Text section:
'''

In Eurasia there are four named sub-species of the Peregrine, with the migratory calidus race breeding in the tundra and arctic islands from northern Europe eastwards across northern Russia where it gradually grades into the darker japonensis race of northeast Siberia. A similar ‘clinal’ gradation occurs with the smaller and darker nominate peregrinus race to south of the calidus distribution. The calidus race is highly migratory, with the birds travelling long distances from their breeding areas to southern Europe, central and southern Africa, Arabia, southern Central Asia and India. Our knowledge of the migratory and wintering behaviour of Eurasian Peregrines has lagged behind that of the well-studied tundrius race of the Peregrine in the Nearctic.
Our research project is designed to provide information on the movements of calidus Peregrines using Argos satellite tracking and to study the population genetics of Peregrines across northern Eurasia. To achieve this we have selected five study localities across northern Russia, with studies to be undertaken at one location each year.
In 2009 we started this project work on the Yamal peninsula, working in the tundra catchment of the Erkuta River. In June we visited 12 Peregrine breeding territories. We trapped and fitted Argos satellite transmitters to 10 breeding adults at nine of these territories (the breeding pair was caught at one territory).
For this project IWC is working in partnership with Alexander Sokolov of the Ecological Research Station of the Institute of Plant & Animal Ecology, Ural branch of Russian Academy of Sciences and Vasiliy Sokolov of the, Institute of Plant & Animal Ecology, Ekaterinburg. Our project work in 2009, and our preliminary work in 2008, has been greatly assisted by members of the IPY-Arctic Predators Project.

'''

Dataset content:
'''

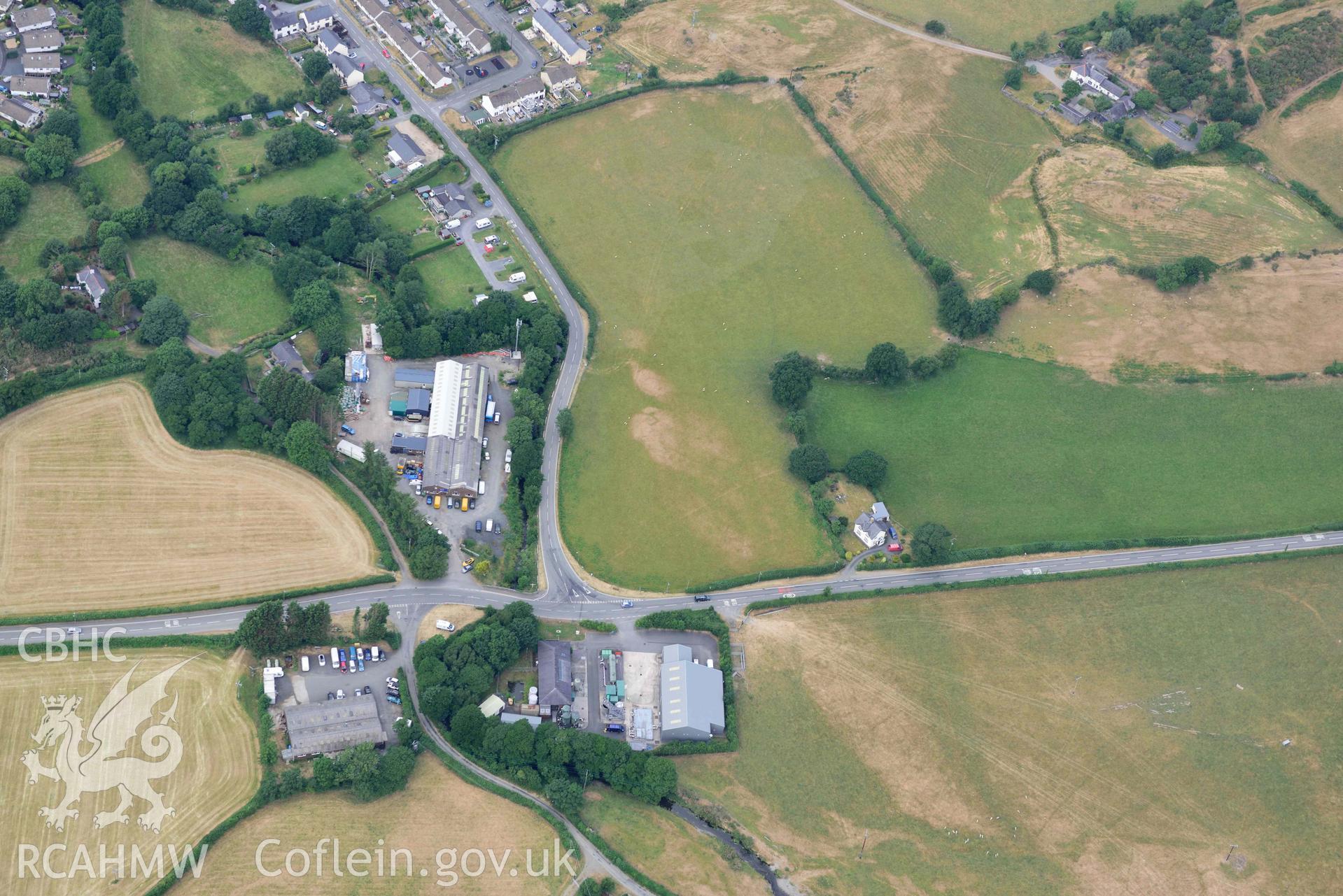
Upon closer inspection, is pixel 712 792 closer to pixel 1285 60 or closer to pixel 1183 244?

'''

Set of tasks:
A: From the text on Eurasian Peregrines, copy the stretch from "In 2009 we started" through "IPY-Arctic Predators Project.".
B: Turn the paragraph of the Peregrine text that begins "In 2009 we started" into a short list that keeps its main facts.
C: According to the Peregrine text, which race of the Peregrine in the Nearctic is well studied?

Solutions below:
A:
In 2009 we started this project work on the Yamal peninsula, working in the tundra catchment of the Erkuta River. In June we visited 12 Peregrine breeding territories. We trapped and fitted Argos satellite transmitters to 10 breeding adults at nine of these territories (the breeding pair was caught at one territory).
For this project IWC is working in partnership with Alexander Sokolov of the Ecological Research Station of the Institute of Plant & Animal Ecology, Ural branch of Russian Academy of Sciences and Vasiliy Sokolov of the, Institute of Plant & Animal Ecology, Ekaterinburg. Our project work in 2009, and our preliminary work in 2008, has been greatly assisted by members of the IPY-Arctic Predators Project.

B:
- 2009: project work began on the Yamal peninsula, in the tundra catchment of the Erkuta River.
- June: 12 Peregrine breeding territories visited.
- 10 breeding adults trapped and fitted with Argos satellite transmitters at nine of these territories.
- At one territory, the breeding pair was caught.

C: The tundrius race.